Forum Moderators: open
http://example.com/directory/file.html
That page has links to:
/
/directory/otherfile.html
/page.html
All the links on the page start with a slash.
Clients that use Internet Explorer end up frequently requesting
http://example.com/directory/
with a referrer of
http://example.com/directory/file.html
despite the fact that there are no links to the directory on the page.
We don't have an index page, and for technical reasons, it is is difficult for us to create one. So, IE users end up getting lots of 403 forbidden errors.
Yahoo slurp also requests http://example.com/directory/ but safari, firefox, googlbot, msnbot, and other user agents *never* seem to fetch the directory url.
What could IE and Slurp possibly be seeing on these pages as a link to the directory that no other user agent sees? Has anybody run across anything like this before?
We don't have an index page, and for technical reasons, it is is difficult for us to create one. So, IE users end up getting lots of 403 forbidden errors.
Can you set up a redirect so the users end up at a valid page instead?
Yahoo slurp also requests http://example.com/directory/ but safari, firefox, googlbot, msnbot, and other user agents *never* seem to fetch the directory url.

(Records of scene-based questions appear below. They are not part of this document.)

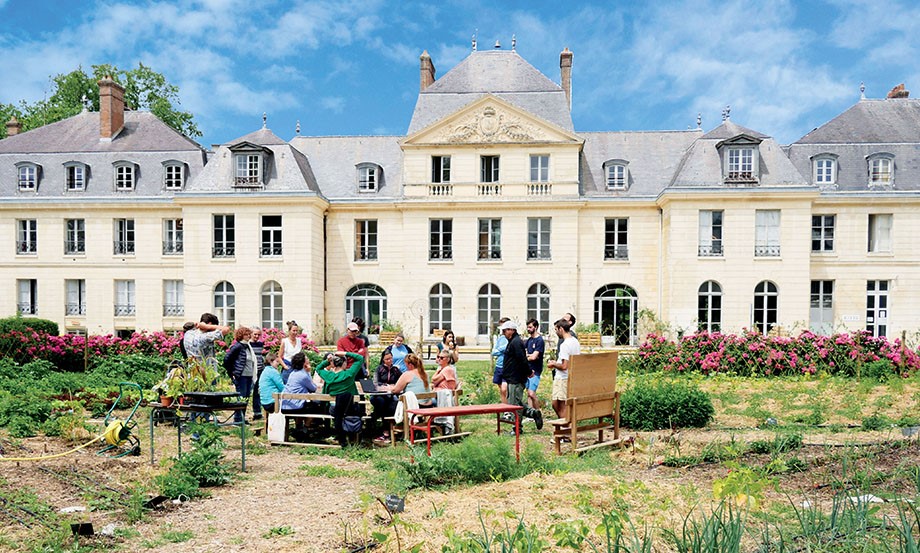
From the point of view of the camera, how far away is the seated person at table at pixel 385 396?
905cm

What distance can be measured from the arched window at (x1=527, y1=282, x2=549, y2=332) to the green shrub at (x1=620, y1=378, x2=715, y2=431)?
56.5 feet

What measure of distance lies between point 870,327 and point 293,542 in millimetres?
28107

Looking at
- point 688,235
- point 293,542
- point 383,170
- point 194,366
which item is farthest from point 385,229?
point 293,542

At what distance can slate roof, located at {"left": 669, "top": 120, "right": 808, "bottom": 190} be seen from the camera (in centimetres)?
2503

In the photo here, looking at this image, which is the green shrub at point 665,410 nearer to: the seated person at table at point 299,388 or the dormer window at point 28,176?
the seated person at table at point 299,388

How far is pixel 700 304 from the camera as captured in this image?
25422 mm

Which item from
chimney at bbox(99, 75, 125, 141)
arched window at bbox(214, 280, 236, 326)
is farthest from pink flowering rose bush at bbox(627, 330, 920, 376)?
chimney at bbox(99, 75, 125, 141)

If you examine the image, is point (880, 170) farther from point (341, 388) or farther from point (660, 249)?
point (341, 388)

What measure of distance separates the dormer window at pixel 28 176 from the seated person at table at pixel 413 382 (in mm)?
26216

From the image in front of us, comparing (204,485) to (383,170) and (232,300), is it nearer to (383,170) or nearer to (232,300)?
(232,300)

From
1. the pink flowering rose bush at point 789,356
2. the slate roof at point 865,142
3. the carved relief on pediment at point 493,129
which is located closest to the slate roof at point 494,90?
the carved relief on pediment at point 493,129

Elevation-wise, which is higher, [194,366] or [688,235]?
[688,235]

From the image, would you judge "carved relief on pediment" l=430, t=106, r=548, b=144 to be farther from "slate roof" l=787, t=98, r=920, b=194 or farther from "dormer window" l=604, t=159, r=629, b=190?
"slate roof" l=787, t=98, r=920, b=194

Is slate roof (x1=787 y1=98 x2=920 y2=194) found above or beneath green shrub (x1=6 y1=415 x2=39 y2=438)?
above
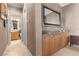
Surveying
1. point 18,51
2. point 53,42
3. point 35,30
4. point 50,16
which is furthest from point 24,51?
point 50,16

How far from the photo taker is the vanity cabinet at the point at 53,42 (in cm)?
234

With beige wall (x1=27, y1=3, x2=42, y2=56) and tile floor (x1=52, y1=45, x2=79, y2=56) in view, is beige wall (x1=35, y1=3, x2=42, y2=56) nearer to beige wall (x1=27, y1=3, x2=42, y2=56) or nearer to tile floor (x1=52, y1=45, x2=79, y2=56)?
beige wall (x1=27, y1=3, x2=42, y2=56)

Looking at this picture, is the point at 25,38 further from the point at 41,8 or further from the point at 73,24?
the point at 73,24

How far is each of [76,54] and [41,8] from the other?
4.39 ft

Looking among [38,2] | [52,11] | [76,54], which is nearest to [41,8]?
[38,2]

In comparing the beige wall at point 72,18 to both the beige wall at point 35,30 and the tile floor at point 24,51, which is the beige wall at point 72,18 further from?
the beige wall at point 35,30

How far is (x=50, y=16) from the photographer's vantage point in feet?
8.32

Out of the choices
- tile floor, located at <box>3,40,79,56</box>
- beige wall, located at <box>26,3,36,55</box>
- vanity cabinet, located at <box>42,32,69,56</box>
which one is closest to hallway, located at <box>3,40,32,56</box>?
tile floor, located at <box>3,40,79,56</box>

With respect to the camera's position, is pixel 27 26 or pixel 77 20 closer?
pixel 77 20

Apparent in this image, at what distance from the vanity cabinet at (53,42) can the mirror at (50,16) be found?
342 millimetres

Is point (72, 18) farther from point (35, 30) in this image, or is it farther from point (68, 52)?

There must be a link somewhere. Or a Toolbar that is phoning home with someone's dev movements? Who knows...
Its also possible that someone is hacking the URI. Land here http://example.com/directory/file.html and then trim back to here http://example.com/directory/ to see what's there. Depends on your audience and if they are nosy or not. I do it quite frequently but I'm probably not the average site visitor either. And when I do it, my Google Toolbar is active so its sending information. ;)
People that explore the url by hand don't end sending a referrer string, so I don't think it is that either. Also, about 10% of IE users get to the directory level, which is a very high percent for url exploration.
The toolbar theory is a good one, but I'm not sure what what toolbar that would be or what it would be trying to do. If there is such a beast, I would like to somehow prevent it from doing that.
I would think there was a link too, but I've search the page source, and clicked on every link on the page. If there were a link I would expect that firefox and safari users would also follow it.
Ah, is there an external link though? Did someone maybe link to that page by accident? Or purposely? Do a site: search for that particular URI and see if the SE's have the reference indexed.
You will probably find, after looking at your raw server logs, that these are HTTP OPTIONS and PROPFIND requests for the directory "page," rather than GET requests. These are often accompanied by requests such as "GET /_vti_bin/owssvr.dll" with an IE user-agent, and "GET /_vti_inf.html" and "POST /_vti_bin/shtml.exe/_vti_rpc" with a FrontPage user-agent.
Because you have no directory index page, and your server likely has "Options -Indexes" set (or equivalent for IIS), the server responds with a 403 for the index requests.
The non-Microsoft browsers have no such integration with Office, so you won't see this problem with them.
Yahoo? What can I say? Their 'digging' for unlinked directory index pages is just annoying.
Jim
Something like this:
124.#*$!.#*$!.#*$! - - [16/May/2008:05:25:54 -0400] "GET /directory/ HTTP/1.1" 403 347 "http://www.example.com/directory/file.html" "Mozilla/4.0 (compatible; MSIE 7.0; Windows NT 5.1; .NET CLR 1.0.3705; .NET CLR 1.1.4322; Media Center PC 3.1)"
However, I do also see the _vti_ requests from the same IP addresses. So I think that your MS Office suite suggestion is correct.
And Yahoo may just be digging, they never send a referrer.
Thanks!
Is there a way to identify these background requests? Are there special headers that get sent for example?